Dataset entries

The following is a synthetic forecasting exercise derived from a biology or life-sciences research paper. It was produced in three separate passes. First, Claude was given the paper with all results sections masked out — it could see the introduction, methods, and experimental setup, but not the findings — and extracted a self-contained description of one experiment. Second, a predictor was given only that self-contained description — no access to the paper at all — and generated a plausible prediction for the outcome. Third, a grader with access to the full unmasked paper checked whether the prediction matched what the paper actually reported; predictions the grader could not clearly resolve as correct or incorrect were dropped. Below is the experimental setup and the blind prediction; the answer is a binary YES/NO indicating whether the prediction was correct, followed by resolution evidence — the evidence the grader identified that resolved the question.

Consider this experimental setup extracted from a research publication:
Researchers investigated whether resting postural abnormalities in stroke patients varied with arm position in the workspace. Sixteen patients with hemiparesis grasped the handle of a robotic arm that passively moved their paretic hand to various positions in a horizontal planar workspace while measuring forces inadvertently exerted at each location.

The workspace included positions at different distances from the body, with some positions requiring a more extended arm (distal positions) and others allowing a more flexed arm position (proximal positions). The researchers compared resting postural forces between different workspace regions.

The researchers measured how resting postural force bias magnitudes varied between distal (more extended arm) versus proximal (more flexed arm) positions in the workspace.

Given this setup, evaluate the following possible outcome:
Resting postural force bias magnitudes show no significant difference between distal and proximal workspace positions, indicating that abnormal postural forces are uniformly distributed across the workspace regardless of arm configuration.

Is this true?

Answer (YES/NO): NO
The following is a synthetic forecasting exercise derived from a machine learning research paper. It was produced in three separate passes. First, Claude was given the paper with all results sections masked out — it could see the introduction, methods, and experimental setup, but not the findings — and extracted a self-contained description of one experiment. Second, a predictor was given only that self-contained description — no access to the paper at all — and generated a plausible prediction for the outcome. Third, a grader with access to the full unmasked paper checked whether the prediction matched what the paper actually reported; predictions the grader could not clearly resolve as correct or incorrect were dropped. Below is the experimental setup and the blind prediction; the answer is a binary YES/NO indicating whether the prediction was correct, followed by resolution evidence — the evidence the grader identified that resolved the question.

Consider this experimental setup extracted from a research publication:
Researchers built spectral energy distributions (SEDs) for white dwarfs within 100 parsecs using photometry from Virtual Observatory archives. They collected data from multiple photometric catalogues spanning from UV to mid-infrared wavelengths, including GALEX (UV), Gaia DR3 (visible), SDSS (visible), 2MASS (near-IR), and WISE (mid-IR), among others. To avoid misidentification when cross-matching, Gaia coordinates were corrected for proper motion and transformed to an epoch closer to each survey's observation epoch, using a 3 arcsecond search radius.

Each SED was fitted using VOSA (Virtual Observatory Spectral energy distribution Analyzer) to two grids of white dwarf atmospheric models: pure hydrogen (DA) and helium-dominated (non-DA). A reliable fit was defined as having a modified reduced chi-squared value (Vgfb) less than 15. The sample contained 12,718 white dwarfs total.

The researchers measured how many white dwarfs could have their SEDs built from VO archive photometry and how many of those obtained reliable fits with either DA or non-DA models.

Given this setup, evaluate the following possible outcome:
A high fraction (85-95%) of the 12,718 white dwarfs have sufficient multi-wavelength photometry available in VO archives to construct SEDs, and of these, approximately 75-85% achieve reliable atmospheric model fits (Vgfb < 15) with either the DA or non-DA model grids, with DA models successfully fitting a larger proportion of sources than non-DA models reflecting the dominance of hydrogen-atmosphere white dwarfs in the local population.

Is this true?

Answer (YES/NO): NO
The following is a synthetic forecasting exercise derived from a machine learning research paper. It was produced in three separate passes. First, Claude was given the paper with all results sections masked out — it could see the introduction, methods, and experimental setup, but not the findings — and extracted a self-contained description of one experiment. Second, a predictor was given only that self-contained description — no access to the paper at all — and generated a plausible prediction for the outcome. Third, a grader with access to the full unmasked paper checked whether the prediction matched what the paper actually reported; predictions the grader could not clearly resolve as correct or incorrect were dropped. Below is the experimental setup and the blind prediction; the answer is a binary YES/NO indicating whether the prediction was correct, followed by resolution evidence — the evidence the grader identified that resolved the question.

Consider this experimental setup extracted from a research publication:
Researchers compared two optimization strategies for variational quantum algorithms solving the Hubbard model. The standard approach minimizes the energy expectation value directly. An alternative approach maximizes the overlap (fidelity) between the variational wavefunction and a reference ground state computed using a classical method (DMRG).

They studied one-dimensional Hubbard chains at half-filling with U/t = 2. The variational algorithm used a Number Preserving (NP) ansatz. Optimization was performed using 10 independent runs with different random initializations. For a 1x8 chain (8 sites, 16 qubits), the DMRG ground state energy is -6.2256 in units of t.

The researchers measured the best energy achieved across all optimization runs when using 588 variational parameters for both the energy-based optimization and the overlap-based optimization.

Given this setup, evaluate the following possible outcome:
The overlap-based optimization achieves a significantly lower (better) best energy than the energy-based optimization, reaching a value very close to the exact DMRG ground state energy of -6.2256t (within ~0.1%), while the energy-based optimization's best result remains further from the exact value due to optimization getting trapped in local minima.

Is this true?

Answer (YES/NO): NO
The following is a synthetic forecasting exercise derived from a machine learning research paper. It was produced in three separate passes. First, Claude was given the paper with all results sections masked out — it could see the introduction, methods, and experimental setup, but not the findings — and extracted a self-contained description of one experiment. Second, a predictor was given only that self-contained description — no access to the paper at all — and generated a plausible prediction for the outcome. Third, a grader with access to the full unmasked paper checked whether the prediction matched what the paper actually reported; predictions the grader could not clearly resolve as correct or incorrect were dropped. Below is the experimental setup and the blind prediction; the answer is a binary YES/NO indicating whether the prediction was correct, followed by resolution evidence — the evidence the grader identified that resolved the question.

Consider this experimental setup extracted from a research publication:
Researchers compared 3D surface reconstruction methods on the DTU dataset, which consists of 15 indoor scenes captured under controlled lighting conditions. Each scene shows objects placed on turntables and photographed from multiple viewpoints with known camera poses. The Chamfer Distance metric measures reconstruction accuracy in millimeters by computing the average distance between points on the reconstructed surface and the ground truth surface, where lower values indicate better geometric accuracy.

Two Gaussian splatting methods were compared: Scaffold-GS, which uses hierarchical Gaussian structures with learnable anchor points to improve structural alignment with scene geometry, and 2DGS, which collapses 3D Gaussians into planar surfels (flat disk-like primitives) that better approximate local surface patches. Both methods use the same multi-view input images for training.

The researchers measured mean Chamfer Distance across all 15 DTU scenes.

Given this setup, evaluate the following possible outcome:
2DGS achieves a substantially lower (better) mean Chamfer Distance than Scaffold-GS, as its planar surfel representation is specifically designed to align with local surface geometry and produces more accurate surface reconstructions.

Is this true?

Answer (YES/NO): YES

▶ _Work request_
The answer should contain every line of the data, unchanged.

▶ _Exercise solution_
The following is a synthetic forecasting exercise derived from a biology or life-sciences research paper. It was produced in three separate passes. First, Claude was given the paper with all results sections masked out — it could see the introduction, methods, and experimental setup, but not the findings — and extracted a self-contained description of one experiment. Second, a predictor was given only that self-contained description — no access to the paper at all — and generated a plausible prediction for the outcome. Third, a grader with access to the full unmasked paper checked whether the prediction matched what the paper actually reported; predictions the grader could not clearly resolve as correct or incorrect were dropped. Below is the experimental setup and the blind prediction; the answer is a binary YES/NO indicating whether the prediction was correct, followed by resolution evidence — the evidence the grader identified that resolved the question.

Consider this experimental setup extracted from a research publication:
Researchers investigated whether resting postural abnormalities in stroke patients varied with arm position in the workspace. Sixteen patients with hemiparesis grasped the handle of a robotic arm that passively moved their paretic hand to various positions in a horizontal planar workspace while measuring forces inadvertently exerted at each location.

The workspace included positions at different distances from the body, with some positions requiring a more extended arm (distal positions) and others allowing a more flexed arm position (proximal positions). The researchers compared resting postural forces between different workspace regions.

The researchers measured how resting postural force bias magnitudes varied between distal (more extended arm) versus proximal (more flexed arm) positions in the workspace.

Given this setup, evaluate the following possible outcome:
Resting postural force bias magnitudes show no significant difference between distal and proximal workspace positions, indicating that abnormal postural forces are uniformly distributed across the workspace regardless of arm configuration.

Is this true?

Answer (YES/NO): NO
The following is a synthetic forecasting exercise derived from a machine learning research paper. It was produced in three separate passes. First, Claude was given the paper with all results sections masked out — it could see the introduction, methods, and experimental setup, but not the findings — and extracted a self-contained description of one experiment. Second, a predictor was given only that self-contained description — no access to the paper at all — and generated a plausible prediction for the outcome. Third, a grader with access to the full unmasked paper checked whether the prediction matched what the paper actually reported; predictions the grader could not clearly resolve as correct or incorrect were dropped. Below is the experimental setup and the blind prediction; the answer is a binary YES/NO indicating whether the prediction was correct, followed by resolution evidence — the evidence the grader identified that resolved the question.

Consider this experimental setup extracted from a research publication:
Researchers built spectral energy distributions (SEDs) for white dwarfs within 100 parsecs using photometry from Virtual Observatory archives. They collected data from multiple photometric catalogues spanning from UV to mid-infrared wavelengths, including GALEX (UV), Gaia DR3 (visible), SDSS (visible), 2MASS (near-IR), and WISE (mid-IR), among others. To avoid misidentification when cross-matching, Gaia coordinates were corrected for proper motion and transformed to an epoch closer to each survey's observation epoch, using a 3 arcsecond search radius.

Each SED was fitted using VOSA (Virtual Observatory Spectral energy distribution Analyzer) to two grids of white dwarf atmospheric models: pure hydrogen (DA) and helium-dominated (non-DA). A reliable fit was defined as having a modified reduced chi-squared value (Vgfb) less than 15. The sample contained 12,718 white dwarfs total.

The researchers measured how many white dwarfs could have their SEDs built from VO archive photometry and how many of those obtained reliable fits with either DA or non-DA models.

Given this setup, evaluate the following possible outcome:
A high fraction (85-95%) of the 12,718 white dwarfs have sufficient multi-wavelength photometry available in VO archives to construct SEDs, and of these, approximately 75-85% achieve reliable atmospheric model fits (Vgfb < 15) with either the DA or non-DA model grids, with DA models successfully fitting a larger proportion of sources than non-DA models reflecting the dominance of hydrogen-atmosphere white dwarfs in the local population.

Is this true?

Answer (YES/NO): NO
The following is a synthetic forecasting exercise derived from a machine learning research paper. It was produced in three separate passes. First, Claude was given the paper with all results sections masked out — it could see the introduction, methods, and experimental setup, but not the findings — and extracted a self-contained description of one experiment. Second, a predictor was given only that self-contained description — no access to the paper at all — and generated a plausible prediction for the outcome. Third, a grader with access to the full unmasked paper checked whether the prediction matched what the paper actually reported; predictions the grader could not clearly resolve as correct or incorrect were dropped. Below is the experimental setup and the blind prediction; the answer is a binary YES/NO indicating whether the prediction was correct, followed by resolution evidence — the evidence the grader identified that resolved the question.

Consider this experimental setup extracted from a research publication:
Researchers compared two optimization strategies for variational quantum algorithms solving the Hubbard model. The standard approach minimizes the energy expectation value directly. An alternative approach maximizes the overlap (fidelity) between the variational wavefunction and a reference ground state computed using a classical method (DMRG).

They studied one-dimensional Hubbard chains at half-filling with U/t = 2. The variational algorithm used a Number Preserving (NP) ansatz. Optimization was performed using 10 independent runs with different random initializations. For a 1x8 chain (8 sites, 16 qubits), the DMRG ground state energy is -6.2256 in units of t.

The researchers measured the best energy achieved across all optimization runs when using 588 variational parameters for both the energy-based optimization and the overlap-based optimization.

Given this setup, evaluate the following possible outcome:
The overlap-based optimization achieves a significantly lower (better) best energy than the energy-based optimization, reaching a value very close to the exact DMRG ground state energy of -6.2256t (within ~0.1%), while the energy-based optimization's best result remains further from the exact value due to optimization getting trapped in local minima.

Is this true?

Answer (YES/NO): NO
The following is a synthetic forecasting exercise derived from a machine learning research paper. It was produced in three separate passes. First, Claude was given the paper with all results sections masked out — it could see the introduction, methods, and experimental setup, but not the findings — and extracted a self-contained description of one experiment. Second, a predictor was given only that self-contained description — no access to the paper at all — and generated a plausible prediction for the outcome. Third, a grader with access to the full unmasked paper checked whether the prediction matched what the paper actually reported; predictions the grader could not clearly resolve as correct or incorrect were dropped. Below is the experimental setup and the blind prediction; the answer is a binary YES/NO indicating whether the prediction was correct, followed by resolution evidence — the evidence the grader identified that resolved the question.

Consider this experimental setup extracted from a research publication:
Researchers compared 3D surface reconstruction methods on the DTU dataset, which consists of 15 indoor scenes captured under controlled lighting conditions. Each scene shows objects placed on turntables and photographed from multiple viewpoints with known camera poses. The Chamfer Distance metric measures reconstruction accuracy in millimeters by computing the average distance between points on the reconstructed surface and the ground truth surface, where lower values indicate better geometric accuracy.

Two Gaussian splatting methods were compared: Scaffold-GS, which uses hierarchical Gaussian structures with learnable anchor points to improve structural alignment with scene geometry, and 2DGS, which collapses 3D Gaussians into planar surfels (flat disk-like primitives) that better approximate local surface patches. Both methods use the same multi-view input images for training.

The researchers measured mean Chamfer Distance across all 15 DTU scenes.

Given this setup, evaluate the following possible outcome:
2DGS achieves a substantially lower (better) mean Chamfer Distance than Scaffold-GS, as its planar surfel representation is specifically designed to align with local surface geometry and produces more accurate surface reconstructions.

Is this true?

Answer (YES/NO): YES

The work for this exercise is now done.